(요구 사항): 아래 데이터에서 "How far is pixel"라는 말이 들어 있는 줄부터 "0.31 meters"라는 말이 들어 있는 줄까지, 두 줄을 모두 포함해 그대로 다시 적으세요. 그림은 빼고 적으세요.

::: 연습용 데이터 :::

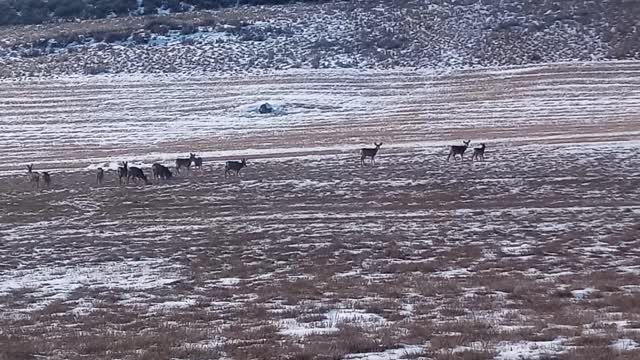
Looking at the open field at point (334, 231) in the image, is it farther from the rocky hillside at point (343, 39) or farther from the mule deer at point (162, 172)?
the rocky hillside at point (343, 39)

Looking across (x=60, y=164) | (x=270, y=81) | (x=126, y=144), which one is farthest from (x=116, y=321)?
(x=270, y=81)

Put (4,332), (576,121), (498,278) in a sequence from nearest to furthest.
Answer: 1. (4,332)
2. (498,278)
3. (576,121)

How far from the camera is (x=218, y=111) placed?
47500 mm

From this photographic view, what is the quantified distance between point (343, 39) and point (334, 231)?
3722cm

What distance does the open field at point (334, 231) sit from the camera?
1116 cm

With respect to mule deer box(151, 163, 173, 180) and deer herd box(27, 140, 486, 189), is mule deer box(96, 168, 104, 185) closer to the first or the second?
deer herd box(27, 140, 486, 189)

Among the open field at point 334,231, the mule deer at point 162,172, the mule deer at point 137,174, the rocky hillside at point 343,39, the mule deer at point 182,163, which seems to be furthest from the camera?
the rocky hillside at point 343,39

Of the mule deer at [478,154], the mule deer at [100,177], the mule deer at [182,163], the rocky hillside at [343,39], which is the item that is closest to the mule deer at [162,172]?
the mule deer at [182,163]

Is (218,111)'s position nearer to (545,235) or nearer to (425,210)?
(425,210)

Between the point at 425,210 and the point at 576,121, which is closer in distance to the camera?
the point at 425,210

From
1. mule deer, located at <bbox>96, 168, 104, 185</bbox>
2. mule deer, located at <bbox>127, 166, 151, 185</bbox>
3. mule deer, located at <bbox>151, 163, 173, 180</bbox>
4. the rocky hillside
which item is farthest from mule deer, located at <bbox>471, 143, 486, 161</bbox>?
the rocky hillside

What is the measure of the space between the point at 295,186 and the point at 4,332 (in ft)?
49.9

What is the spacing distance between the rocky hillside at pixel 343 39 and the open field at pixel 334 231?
228 inches

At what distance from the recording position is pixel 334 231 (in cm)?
2091
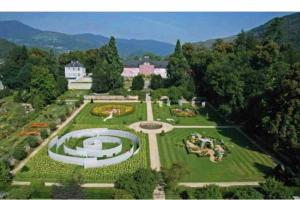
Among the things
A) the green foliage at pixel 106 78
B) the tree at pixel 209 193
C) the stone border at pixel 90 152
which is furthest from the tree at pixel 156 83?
the tree at pixel 209 193

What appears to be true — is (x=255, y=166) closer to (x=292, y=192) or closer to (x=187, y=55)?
(x=292, y=192)

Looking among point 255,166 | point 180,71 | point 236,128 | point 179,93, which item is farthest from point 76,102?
point 255,166

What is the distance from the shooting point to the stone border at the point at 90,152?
34.1m

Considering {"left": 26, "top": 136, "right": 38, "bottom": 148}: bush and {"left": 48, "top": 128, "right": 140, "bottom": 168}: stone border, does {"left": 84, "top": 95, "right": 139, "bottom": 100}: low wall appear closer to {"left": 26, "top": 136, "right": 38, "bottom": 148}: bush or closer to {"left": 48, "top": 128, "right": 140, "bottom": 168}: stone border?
{"left": 48, "top": 128, "right": 140, "bottom": 168}: stone border

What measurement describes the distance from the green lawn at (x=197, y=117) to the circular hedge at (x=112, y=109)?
4.53m

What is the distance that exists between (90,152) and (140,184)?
1272cm

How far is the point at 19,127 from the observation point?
158 feet

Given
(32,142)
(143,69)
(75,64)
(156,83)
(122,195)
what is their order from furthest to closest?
1. (143,69)
2. (75,64)
3. (156,83)
4. (32,142)
5. (122,195)

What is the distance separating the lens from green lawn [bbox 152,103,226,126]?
169ft

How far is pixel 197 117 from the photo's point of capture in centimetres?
5509

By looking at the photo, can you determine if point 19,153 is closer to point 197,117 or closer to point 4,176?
point 4,176

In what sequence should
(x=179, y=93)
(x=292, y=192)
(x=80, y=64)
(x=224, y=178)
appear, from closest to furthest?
(x=292, y=192) < (x=224, y=178) < (x=179, y=93) < (x=80, y=64)

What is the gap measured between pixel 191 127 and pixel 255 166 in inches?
605

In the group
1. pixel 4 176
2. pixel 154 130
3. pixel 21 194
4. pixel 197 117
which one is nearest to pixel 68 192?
pixel 21 194
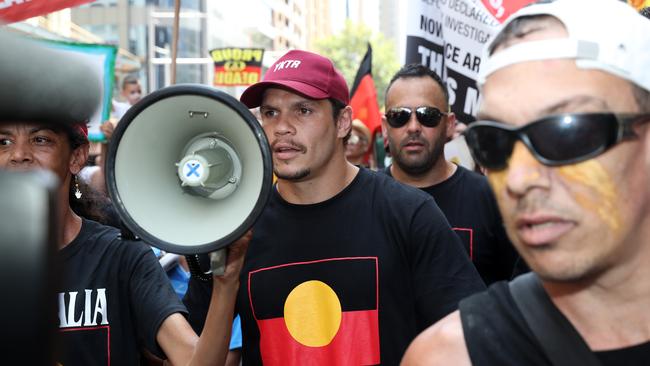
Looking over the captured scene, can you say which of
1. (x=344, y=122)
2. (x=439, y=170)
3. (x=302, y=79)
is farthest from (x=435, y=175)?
(x=302, y=79)

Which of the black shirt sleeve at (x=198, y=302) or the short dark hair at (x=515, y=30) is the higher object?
the short dark hair at (x=515, y=30)

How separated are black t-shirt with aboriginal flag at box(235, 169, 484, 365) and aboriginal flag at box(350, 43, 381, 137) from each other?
571cm

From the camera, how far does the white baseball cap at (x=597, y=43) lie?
1.53 metres

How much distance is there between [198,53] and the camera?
49.0 m

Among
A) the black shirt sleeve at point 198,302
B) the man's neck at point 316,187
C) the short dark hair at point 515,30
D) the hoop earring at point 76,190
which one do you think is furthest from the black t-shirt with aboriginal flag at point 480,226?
the short dark hair at point 515,30

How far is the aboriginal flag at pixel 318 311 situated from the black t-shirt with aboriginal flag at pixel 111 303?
0.31 meters

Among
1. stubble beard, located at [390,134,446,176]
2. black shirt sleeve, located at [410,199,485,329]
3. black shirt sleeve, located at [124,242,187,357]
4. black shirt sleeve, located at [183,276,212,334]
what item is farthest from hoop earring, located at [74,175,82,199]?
stubble beard, located at [390,134,446,176]

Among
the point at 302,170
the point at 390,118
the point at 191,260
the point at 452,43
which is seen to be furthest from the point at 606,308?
the point at 452,43

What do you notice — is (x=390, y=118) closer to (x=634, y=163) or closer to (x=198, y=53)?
(x=634, y=163)

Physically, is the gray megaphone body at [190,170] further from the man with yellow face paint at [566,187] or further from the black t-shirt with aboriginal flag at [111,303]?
the man with yellow face paint at [566,187]

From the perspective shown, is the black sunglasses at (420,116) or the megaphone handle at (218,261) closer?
the megaphone handle at (218,261)

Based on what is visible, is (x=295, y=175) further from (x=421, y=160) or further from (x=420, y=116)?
(x=420, y=116)

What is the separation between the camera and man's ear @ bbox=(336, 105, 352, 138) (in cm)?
336

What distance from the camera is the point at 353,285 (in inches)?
109
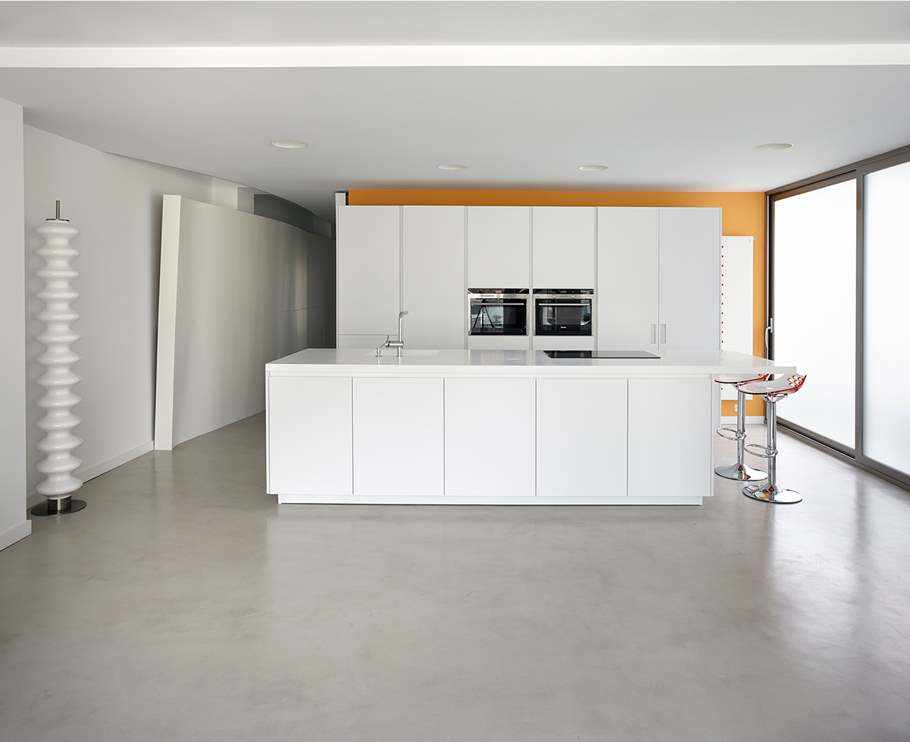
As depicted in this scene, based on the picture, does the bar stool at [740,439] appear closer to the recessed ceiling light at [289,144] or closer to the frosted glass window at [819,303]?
the frosted glass window at [819,303]

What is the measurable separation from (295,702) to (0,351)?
2812mm

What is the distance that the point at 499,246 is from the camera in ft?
24.4

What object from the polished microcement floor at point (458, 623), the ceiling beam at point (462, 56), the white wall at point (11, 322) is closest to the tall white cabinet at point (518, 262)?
the polished microcement floor at point (458, 623)

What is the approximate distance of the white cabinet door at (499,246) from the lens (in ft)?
24.3

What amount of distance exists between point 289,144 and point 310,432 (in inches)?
82.4

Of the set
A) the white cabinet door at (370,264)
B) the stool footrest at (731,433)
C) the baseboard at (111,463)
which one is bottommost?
the baseboard at (111,463)

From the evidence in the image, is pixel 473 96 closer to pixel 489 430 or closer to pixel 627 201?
pixel 489 430

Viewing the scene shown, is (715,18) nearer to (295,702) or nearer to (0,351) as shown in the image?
(295,702)

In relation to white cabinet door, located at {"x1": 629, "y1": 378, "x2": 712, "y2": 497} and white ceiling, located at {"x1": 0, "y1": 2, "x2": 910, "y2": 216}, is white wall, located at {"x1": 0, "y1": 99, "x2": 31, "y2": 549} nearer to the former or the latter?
white ceiling, located at {"x1": 0, "y1": 2, "x2": 910, "y2": 216}

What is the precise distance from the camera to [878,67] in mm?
3686

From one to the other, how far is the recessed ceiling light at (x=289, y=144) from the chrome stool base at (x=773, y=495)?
13.1ft

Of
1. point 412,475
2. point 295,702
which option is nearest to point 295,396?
point 412,475

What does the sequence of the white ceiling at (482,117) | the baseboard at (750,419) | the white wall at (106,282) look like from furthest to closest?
the baseboard at (750,419), the white wall at (106,282), the white ceiling at (482,117)

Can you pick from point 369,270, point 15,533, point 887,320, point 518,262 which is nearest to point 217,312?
point 369,270
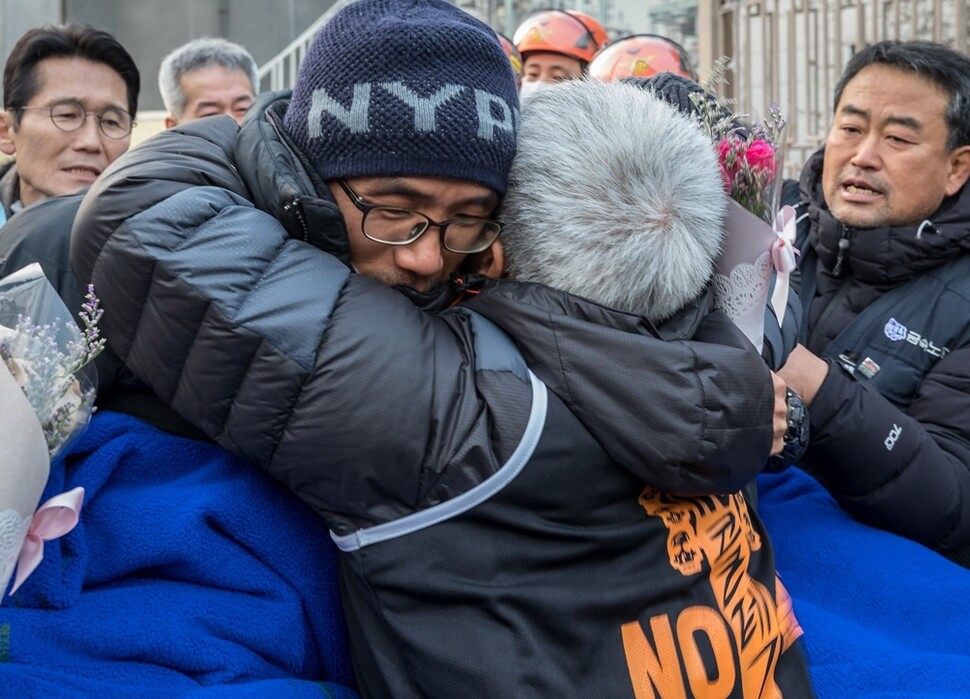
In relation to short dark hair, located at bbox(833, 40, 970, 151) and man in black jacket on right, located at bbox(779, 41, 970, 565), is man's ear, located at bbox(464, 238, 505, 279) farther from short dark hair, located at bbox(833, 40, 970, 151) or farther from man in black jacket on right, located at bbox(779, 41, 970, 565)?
short dark hair, located at bbox(833, 40, 970, 151)

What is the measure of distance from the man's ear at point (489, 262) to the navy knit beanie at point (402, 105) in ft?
→ 0.36

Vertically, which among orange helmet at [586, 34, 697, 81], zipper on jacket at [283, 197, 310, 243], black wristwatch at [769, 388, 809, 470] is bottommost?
black wristwatch at [769, 388, 809, 470]

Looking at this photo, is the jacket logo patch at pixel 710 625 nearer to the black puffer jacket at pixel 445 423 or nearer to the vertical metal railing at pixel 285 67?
the black puffer jacket at pixel 445 423

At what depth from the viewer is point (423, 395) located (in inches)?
56.2

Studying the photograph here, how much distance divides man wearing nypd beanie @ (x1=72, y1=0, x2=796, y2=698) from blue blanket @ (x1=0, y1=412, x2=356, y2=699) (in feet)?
0.34

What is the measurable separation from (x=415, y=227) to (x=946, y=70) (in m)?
1.93

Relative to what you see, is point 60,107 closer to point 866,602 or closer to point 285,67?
point 866,602

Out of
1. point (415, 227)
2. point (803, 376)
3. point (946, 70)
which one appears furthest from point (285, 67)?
point (415, 227)

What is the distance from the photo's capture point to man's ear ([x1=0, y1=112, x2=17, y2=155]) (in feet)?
10.8

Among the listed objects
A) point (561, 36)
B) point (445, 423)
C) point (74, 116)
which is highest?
point (561, 36)

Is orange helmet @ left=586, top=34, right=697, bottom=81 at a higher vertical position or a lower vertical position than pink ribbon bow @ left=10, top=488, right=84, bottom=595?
higher

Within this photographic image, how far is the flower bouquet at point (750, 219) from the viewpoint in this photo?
5.78 ft

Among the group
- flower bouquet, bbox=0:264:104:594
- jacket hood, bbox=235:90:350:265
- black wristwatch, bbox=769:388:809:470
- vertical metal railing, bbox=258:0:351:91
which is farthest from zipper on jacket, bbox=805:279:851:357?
vertical metal railing, bbox=258:0:351:91

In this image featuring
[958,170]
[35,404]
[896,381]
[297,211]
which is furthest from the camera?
[958,170]
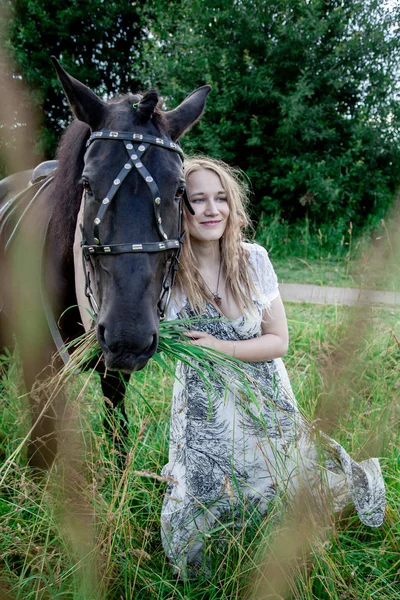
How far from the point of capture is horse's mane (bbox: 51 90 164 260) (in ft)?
6.57

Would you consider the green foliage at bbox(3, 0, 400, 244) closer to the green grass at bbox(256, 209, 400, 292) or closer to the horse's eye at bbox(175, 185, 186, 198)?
the green grass at bbox(256, 209, 400, 292)

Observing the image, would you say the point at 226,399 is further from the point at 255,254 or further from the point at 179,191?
the point at 179,191

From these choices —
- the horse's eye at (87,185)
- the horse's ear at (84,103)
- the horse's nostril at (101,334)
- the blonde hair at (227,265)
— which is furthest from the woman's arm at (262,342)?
the horse's ear at (84,103)

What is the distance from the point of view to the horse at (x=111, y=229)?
1527mm

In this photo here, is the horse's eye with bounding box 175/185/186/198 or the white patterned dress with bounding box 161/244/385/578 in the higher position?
the horse's eye with bounding box 175/185/186/198

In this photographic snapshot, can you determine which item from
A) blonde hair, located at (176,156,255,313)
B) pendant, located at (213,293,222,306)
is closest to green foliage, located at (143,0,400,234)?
blonde hair, located at (176,156,255,313)

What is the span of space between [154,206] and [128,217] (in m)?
0.11

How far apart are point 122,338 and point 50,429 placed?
1381 millimetres

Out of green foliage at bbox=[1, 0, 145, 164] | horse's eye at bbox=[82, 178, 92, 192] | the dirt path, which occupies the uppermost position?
green foliage at bbox=[1, 0, 145, 164]

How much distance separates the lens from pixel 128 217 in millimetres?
1606

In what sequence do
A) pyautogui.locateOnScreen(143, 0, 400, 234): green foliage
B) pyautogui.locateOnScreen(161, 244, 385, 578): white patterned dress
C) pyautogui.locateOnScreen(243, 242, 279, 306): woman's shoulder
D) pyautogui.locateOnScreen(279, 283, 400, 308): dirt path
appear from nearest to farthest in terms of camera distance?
pyautogui.locateOnScreen(161, 244, 385, 578): white patterned dress
pyautogui.locateOnScreen(243, 242, 279, 306): woman's shoulder
pyautogui.locateOnScreen(279, 283, 400, 308): dirt path
pyautogui.locateOnScreen(143, 0, 400, 234): green foliage

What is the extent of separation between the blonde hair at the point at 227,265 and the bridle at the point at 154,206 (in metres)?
0.22

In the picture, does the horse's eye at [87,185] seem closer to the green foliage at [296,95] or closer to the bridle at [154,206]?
the bridle at [154,206]

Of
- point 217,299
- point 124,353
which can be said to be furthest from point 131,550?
point 217,299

:::

(작성한 답):
How far is pixel 197 117 from the photo's point of capture in centimetres?
5509

By looking at the photo, can you determine if point 19,153 is closer to point 197,117 or closer to point 4,176?
point 4,176

In what sequence should
(x=179, y=93)
(x=292, y=192)
(x=80, y=64)
(x=224, y=178)
appear, from closest to furthest?
(x=292, y=192) < (x=224, y=178) < (x=179, y=93) < (x=80, y=64)

What is the gap measured between pixel 191 127 and pixel 255 166 in inches?
605

In the group
1. pixel 4 176
2. pixel 154 130
3. pixel 21 194
4. pixel 197 117
which one is nearest to pixel 68 192?
pixel 21 194
Looking over the captured scene, can you say which of
1. (x=344, y=122)
2. (x=439, y=170)
3. (x=302, y=79)
is farthest from (x=435, y=175)?
(x=302, y=79)

Which of the black shirt sleeve at (x=198, y=302) or the short dark hair at (x=515, y=30) is the higher object?
the short dark hair at (x=515, y=30)

How separated are black t-shirt with aboriginal flag at box(235, 169, 484, 365) and aboriginal flag at box(350, 43, 381, 137) from each other?
571cm

From the camera, how far does the white baseball cap at (x=597, y=43) lie?
1.53 metres

How much distance is there between [198,53] and the camera?
49.0 m

Among
A) the black shirt sleeve at point 198,302
B) the man's neck at point 316,187
C) the short dark hair at point 515,30
D) the hoop earring at point 76,190
which one do you think is furthest from the black t-shirt with aboriginal flag at point 480,226?
the short dark hair at point 515,30

How far is the aboriginal flag at pixel 318 311 situated from the black t-shirt with aboriginal flag at pixel 111 303?
0.31 meters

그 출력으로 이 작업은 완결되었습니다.